Define New Layer/Criterion


How to add your own layer or criterion into BigDL

If you'd like to create a layer or criterion which has not been covered by BigDL library, you just need to extend the AbstractModule or AbstractCriterion class in scala.

Here we show how to do it with some examples.

Create a layer in scala

Say we want to create a layer which adds one to each element of the input tensor. We can write code like this:

import com.intel.analytics.bigdl.nn.abstractnn.AbstractModule
import com.intel.analytics.bigdl.tensor.Tensor
import com.intel.analytics.bigdl.utils.T

class AddOneLayer extends AbstractModule[Tensor[Float], Tensor[Float], Float]{

  override def updateOutput(input: Tensor[Float]): Tensor[Float] = {
    output.resizeAs(input).copy(input).add(1.0f)
    output
  }

  override def updateGradInput(input: Tensor[Float], gradOutput: Tensor[Float]): Tensor[Float] = {
    gradInput.resizeAs(gradOutput).copy(gradOutput)
    gradInput
  }
}

In the above code piece, we create a new Layer class by extending the AbstractModule.

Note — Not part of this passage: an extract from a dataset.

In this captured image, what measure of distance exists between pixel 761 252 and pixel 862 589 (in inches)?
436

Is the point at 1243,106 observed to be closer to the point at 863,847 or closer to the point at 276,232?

AbstractModule has three generic type: input data type, output data type and parameter type. In this example, the new layer takes a float tensor as input, and outputs a float tensor.

We override two methods, updateOutput and updateGradInput

In the forward process, each layer invokes the updateOutput method to process the input data. The AddOneLayer copy the input data to the output tensor, and then add one to each element.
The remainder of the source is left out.